16  Potential of an electrical dipole

16.1 Derivation Using Taylor Series

Two charges \(Q\) with opposite signs are separated by a distance \(\mathbf{a}\).
The electric dipole moment is defined as \(\mathbf{p} = Q \mathbf{a}\) and points from the negative to the positive charge.

Figure 16.1: Sketch of an electrical dipole aligned with the \(z\)-axis.

According to the principle of superposition, the potential is given by \[ U(\mathbf{r}) = \frac{Q}{4 \pi \varepsilon} \left[ \frac{1}{|\mathbf{r} - \mathbf{a}|} - \frac{1}{|\mathbf{r}|} \right]. \]

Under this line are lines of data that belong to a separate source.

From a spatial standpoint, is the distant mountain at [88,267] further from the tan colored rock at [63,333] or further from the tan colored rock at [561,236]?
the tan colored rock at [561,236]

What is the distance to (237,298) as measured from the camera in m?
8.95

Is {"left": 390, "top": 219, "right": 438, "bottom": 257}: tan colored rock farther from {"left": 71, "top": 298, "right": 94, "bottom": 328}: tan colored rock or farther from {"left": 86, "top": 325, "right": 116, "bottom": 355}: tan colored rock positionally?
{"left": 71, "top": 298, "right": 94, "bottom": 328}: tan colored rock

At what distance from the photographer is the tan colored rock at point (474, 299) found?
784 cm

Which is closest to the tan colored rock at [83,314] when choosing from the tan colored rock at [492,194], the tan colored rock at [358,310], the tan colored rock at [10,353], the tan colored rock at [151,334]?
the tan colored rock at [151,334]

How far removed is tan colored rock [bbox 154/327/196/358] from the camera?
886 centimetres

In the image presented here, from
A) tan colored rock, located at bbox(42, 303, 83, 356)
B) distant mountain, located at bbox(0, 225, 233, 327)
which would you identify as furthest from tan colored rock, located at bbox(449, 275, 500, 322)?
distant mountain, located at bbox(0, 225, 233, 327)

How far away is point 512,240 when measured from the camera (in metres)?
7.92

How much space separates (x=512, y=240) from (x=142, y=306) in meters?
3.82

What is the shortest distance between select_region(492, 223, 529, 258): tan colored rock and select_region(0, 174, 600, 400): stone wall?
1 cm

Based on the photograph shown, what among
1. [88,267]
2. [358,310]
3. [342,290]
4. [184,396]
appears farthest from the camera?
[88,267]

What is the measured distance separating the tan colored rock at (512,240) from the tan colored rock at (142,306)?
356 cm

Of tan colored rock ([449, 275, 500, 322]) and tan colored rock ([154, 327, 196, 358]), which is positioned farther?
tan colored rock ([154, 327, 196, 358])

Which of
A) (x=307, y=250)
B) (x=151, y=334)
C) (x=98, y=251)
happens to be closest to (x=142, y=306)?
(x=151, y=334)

For \(|\mathbf{a}| \ll |\mathbf{r}|\), the reciprocal distance (first term in the brackets) can be expanded into a series \[ \begin{align} \frac{1}{|\mathbf{r} - \mathbf{a}|} & \approx \frac{1}{|\mathbf{r}|} \left\{ 1 - 2 \frac{\mathbf{a} \cdot \mathbf{r}}{|\mathbf{r}|^2} \right\}^{-1/2} \\ & \approx \frac{1}{|\mathbf{r}|} \left[ 1 + \frac{\mathbf{a} \cdot \mathbf{r}}{|\mathbf{r}|^2} \right]. \end{align} \]

The dipole potential is thus \[ U(\mathbf{r}) = \frac{Q}{4 \pi \varepsilon} \frac{\mathbf{a} \cdot \mathbf{r}}{|\mathbf{r}|^3}. \]

The scalar product, using \(r = |\mathbf{r}|\) and \(p = |\mathbf{p}|\), leads to the equation \[ U(r) = \frac{p}{4 \pi \varepsilon} \frac{\cos \theta}{r^2}. \]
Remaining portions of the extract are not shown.